Regular readers may recall that I’ve got a bit out of step. You can blame the travails of British summer and a stressful few weeks at work for getting me back in kilter.

We skipped June’s Album of the Month in the midst of a heatwave. Well – that feels like a lifetime ago. The central heating even went on briefly at the weekend. The holiday season is well underway at work so we are covering two people’s workloads. Bring back full scale industrial shut downs, I say.

So now feels the right to go backwards to Max Richter’s “Behind The Counter” compilation. This is the first of what looks likely to be a series from Rough Trade of artist curated work, inspirations and influences, you know the sort of thing. My first listen revealed it to be an icy but beautiful connection, far removed from the mercury hitting the upper limits of an enjoyable June period of prolonged sunshine.

The selection from Richter is very much in keeping with his own music, such as “Sleep” which was a Rough Trade AOM back in 2015 (Reviewed here). The 36 tracks fall into a number of broad categories:

  • Old classical – There is a Bach piano piece, some Rachmaninoff, a Handel choral work
  • Modern classical – We have some of Max’s own work (including a “Dream 3” from “Sleep”, excerpts from a Philip Glass opera, a Kronos Quarter string work
  • The outer extremes of electronica and rock – Boards of Canada, Aphex Twin and Let’s Eat Grandma all pop up.

The work is described as “mixed”, in so much as the tracks flow from one to another. Much of it is beatless though, so it doesn’t feel like a traditional DJ mix set. It hangs together very well though, nothing jars even when Mogwai and Godspeed You Black Emperor bring a few electric guitars to the party. Things even get upbeat in relative terms with the introduction of Low’s “What Part of Me”. This isn’t chill out music by any stretch of the imagination. The dissonance provided by the Godspeed track and the intricate rhythms of the Philip Glass and Steve Reich pieces prevent you drifting off in a state of blissed out reverie.
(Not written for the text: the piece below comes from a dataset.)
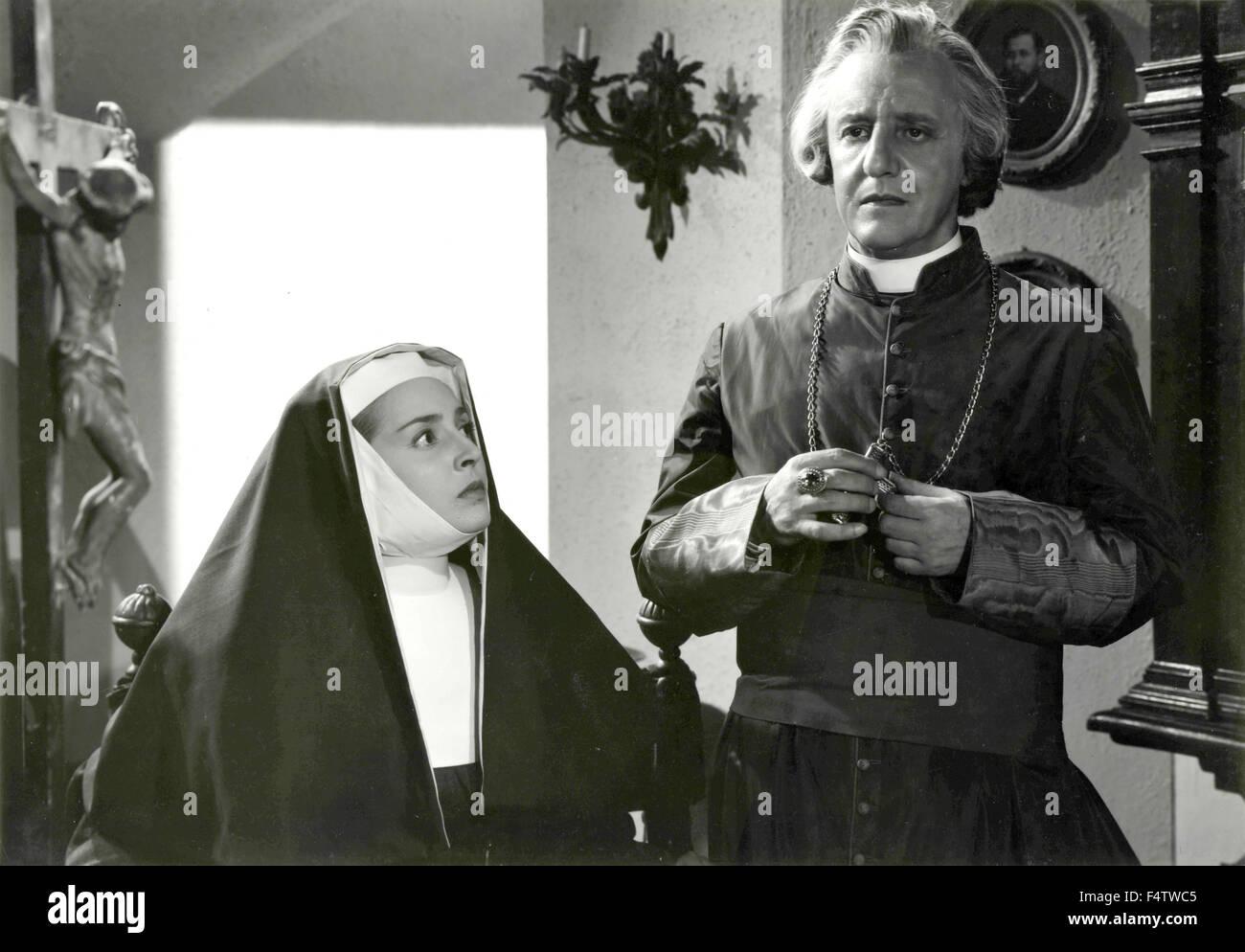 Italian actress Lea Padovani plays Sister Teresa in the movie 'The great renunciation', Italy - Stock Image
I’m a big fan of Mogwai and Richter has chosen the opening track from last year’s soundtrack to the Atomic movie (which I wrote about here).  The cinematic quality of the song sit well between the preceding piano and cello duet, written by Nadia Boulanger (a teacher of Philip Glass amongst others) and the following modern classical piece by Thomas Adès.
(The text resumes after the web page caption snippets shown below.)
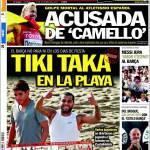 Sport: Messi giura amore eterno al Barcellona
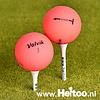 Volvik VIVID (roze) AAA/AAAA kwaliteit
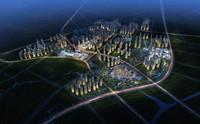 3d city planning 048 model
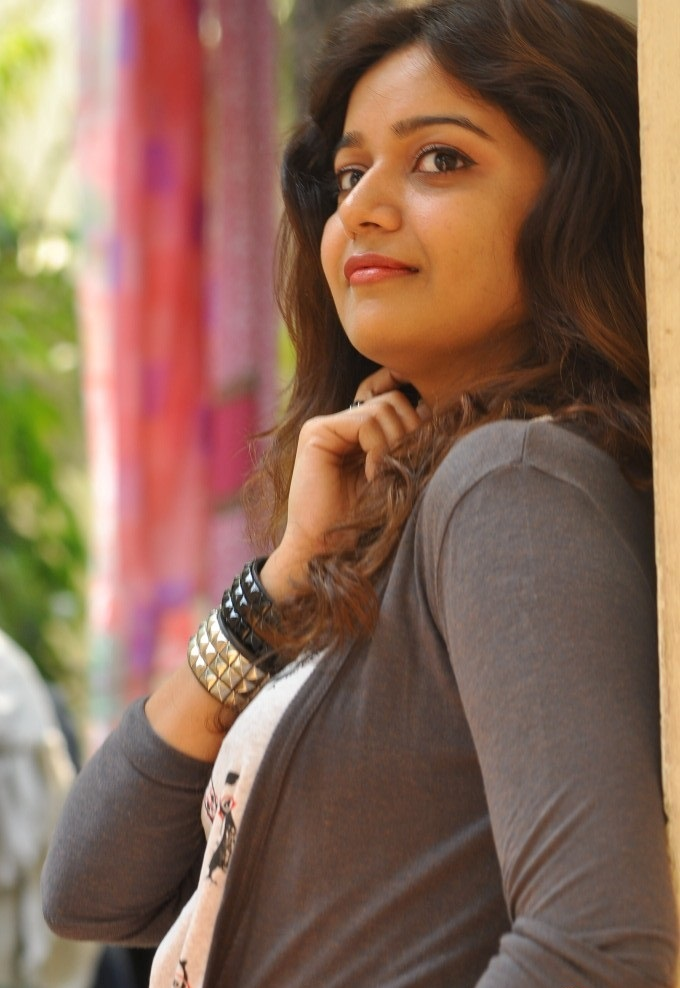 cute and beloved Swathi latest cute photos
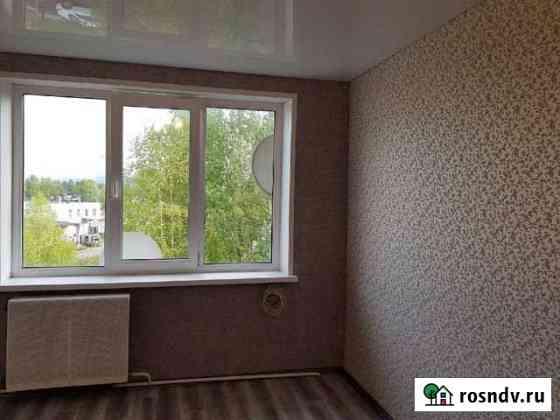 2-комнатная квартира, 48 м², 5/5 эт. Плесецк
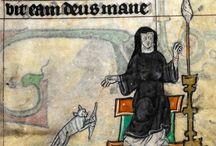 14th century spining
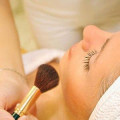 Dagmar Bachmaier Kosmetik medizinische Fußpflege Conture Make up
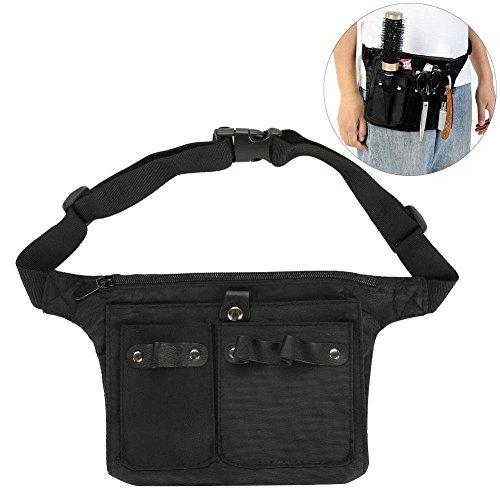 6bc0f1b4be3b Salon tools bag le meilleur prix dans Amazon SaveMoney.es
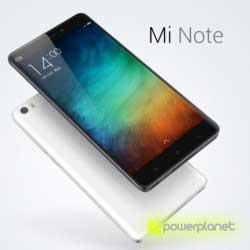 Xiaomi Mi Note - Ítem2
The Max Richter “Behind The Counter” package

The physical format versus the digital is complicated. The vinyl edition comes on three green LPs, in a trifold sleeve with informative notes on the track selection. This places the tracks in a different order to the mixed version available on CD and download but does introduce the options for longer versions. For example, whilst the Godspeed You track is just over four minutes long on the digital version and opens the second CD, on the vinyl version it clocks in at over twenty minutes and is the last track on the album. The AOM edition also has a bonus CD of unmixed tracks plus a 7″ single too. It is a thing of great heft.

I’m enjoying listening to the album as a background, a soothing balm for soul. It is mostly gentle but the choice of tracks maintains the interest levels without being gimmicky. This is some achievement given that the music spans a period of some 650 years, starting with “Hoquetus David” by Guillaume de Machaut.

Max has suggested that the selection was informed by his wanderings around the store. I’m sure this has informed the newer (i.e. 20th and 21st century selections) but my recent visits to Rough Trade haven’t included much Handel and Purcell in the racks. I’m guessing that Richter started with the classical content and added the more typical content. That doesn’t detract from the compilation though, and provides the juxtaposition between the classical and modern without any unseemly jolts. It also potentially introduces other musical genres to the consciousness of Rough Trade shoppers who, without doing them too much of a disservice, may not be as familiar with classical music as they are with Rough Trade’s usual musical stock.

The difference in formats is significant though. With something that relies on a continuous musical sequence over two eighty minute mixes, changing an LP every twenty minutes is a unnecessary disturbance. It is an Album Of the Month selection that really doesn’t lend itself to vinyl to get the best out of it.

I can see this being an album I come back to when the mood takes me. It just won’t be the vinyl version that I’ll be listening to.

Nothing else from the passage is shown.